*** Opening of SUPPLIED RECORDS ***

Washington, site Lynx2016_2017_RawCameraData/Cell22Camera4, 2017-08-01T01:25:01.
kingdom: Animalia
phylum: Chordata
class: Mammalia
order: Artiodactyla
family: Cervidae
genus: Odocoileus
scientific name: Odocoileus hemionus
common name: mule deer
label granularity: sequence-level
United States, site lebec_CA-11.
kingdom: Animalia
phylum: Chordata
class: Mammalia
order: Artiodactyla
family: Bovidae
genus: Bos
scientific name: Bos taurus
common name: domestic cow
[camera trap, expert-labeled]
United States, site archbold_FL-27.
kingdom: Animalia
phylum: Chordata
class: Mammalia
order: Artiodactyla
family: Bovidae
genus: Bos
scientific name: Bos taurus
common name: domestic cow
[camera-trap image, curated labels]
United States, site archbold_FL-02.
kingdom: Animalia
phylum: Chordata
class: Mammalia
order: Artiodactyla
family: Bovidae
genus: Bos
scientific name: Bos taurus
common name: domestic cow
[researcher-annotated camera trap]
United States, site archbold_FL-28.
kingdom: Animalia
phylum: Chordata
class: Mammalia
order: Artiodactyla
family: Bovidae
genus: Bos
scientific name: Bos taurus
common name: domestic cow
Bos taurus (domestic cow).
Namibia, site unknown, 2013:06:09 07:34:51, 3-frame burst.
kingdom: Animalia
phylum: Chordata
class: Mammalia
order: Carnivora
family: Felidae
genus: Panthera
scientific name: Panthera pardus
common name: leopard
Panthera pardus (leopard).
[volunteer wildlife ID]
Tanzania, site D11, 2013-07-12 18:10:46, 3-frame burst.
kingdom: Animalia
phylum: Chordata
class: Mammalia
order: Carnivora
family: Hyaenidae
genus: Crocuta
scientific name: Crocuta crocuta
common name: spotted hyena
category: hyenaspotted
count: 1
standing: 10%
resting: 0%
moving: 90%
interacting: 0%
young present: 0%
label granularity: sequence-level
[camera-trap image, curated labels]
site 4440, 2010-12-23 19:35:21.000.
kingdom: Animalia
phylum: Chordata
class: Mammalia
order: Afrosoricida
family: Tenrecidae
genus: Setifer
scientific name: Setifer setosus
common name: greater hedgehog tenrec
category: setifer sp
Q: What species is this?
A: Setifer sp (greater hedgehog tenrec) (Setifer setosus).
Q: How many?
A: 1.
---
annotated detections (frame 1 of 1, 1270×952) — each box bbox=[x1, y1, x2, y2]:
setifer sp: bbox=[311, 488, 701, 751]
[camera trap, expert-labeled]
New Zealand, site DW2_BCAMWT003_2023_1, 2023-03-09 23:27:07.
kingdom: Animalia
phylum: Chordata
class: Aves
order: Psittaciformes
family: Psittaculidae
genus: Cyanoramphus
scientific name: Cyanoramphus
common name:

*** Close of SUPPLIED RECORDS ***

# PROBLEM DESCRIPTION
Word for word, set down all of the material.

# ANSWER SPACE
Washington, site Lynx2016_2017_RawCameraData/Cell22Camera4, 2017-08-01T01:25:01.
kingdom: Animalia
phylum: Chordata
class: Mammalia
order: Artiodactyla
family: Cervidae
genus: Odocoileus
scientific name: Odocoileus hemionus
common name: mule deer
label granularity: sequence-level
United States, site lebec_CA-11.
kingdom: Animalia
phylum: Chordata
class: Mammalia
order: Artiodactyla
family: Bovidae
genus: Bos
scientific name: Bos taurus
common name: domestic cow
[camera trap, expert-labeled]
United States, site archbold_FL-27.
kingdom: Animalia
phylum: Chordata
class: Mammalia
order: Artiodactyla
family: Bovidae
genus: Bos
scientific name: Bos taurus
common name: domestic cow
[camera-trap image, curated labels]
United States, site archbold_FL-02.
kingdom: Animalia
phylum: Chordata
class: Mammalia
order: Artiodactyla
family: Bovidae
genus: Bos
scientific name: Bos taurus
common name: domestic cow
[researcher-annotated camera trap]
United States, site archbold_FL-28.
kingdom: Animalia
phylum: Chordata
class: Mammalia
order: Artiodactyla
family: Bovidae
genus: Bos
scientific name: Bos taurus
common name: domestic cow
Bos taurus (domestic cow).
Namibia, site unknown, 2013:06:09 07:34:51, 3-frame burst.
kingdom: Animalia
phylum: Chordata
class: Mammalia
order: Carnivora
family: Felidae
genus: Panthera
scientific name: Panthera pardus
common name: leopard
Panthera pardus (leopard).
[volunteer wildlife ID]
Tanzania, site D11, 2013-07-12 18:10:46, 3-frame burst.
kingdom: Animalia
phylum: Chordata
class: Mammalia
order: Carnivora
family: Hyaenidae
genus: Crocuta
scientific name: Crocuta crocuta
common name: spotted hyena
category: hyenaspotted
count: 1
standing: 10%
resting: 0%
moving: 90%
interacting: 0%
young present: 0%
label granularity: sequence-level
[camera-trap image, curated labels]
site 4440, 2010-12-23 19:35:21.000.
kingdom: Animalia
phylum: Chordata
class: Mammalia
order: Afrosoricida
family: Tenrecidae
genus: Setifer
scientific name: Setifer setosus
common name: greater hedgehog tenrec
category: setifer sp
Q: What species is this?
A: Setifer sp (greater hedgehog tenrec) (Setifer setosus).
Q: How many?
A: 1.
---
annotated detections (frame 1 of 1, 1270×952) — each box bbox=[x1, y1, x2, y2]:
setifer sp: bbox=[311, 488, 701, 751]
[camera trap, expert-labeled]
New Zealand, site DW2_BCAMWT003_2023_1, 2023-03-09 23:27:07.
kingdom: Animalia
phylum: Chordata
class: Aves
order: Psittaciformes
family: Psittaculidae
genus: Cyanoramphus
scientific name: Cyanoramphus
common name:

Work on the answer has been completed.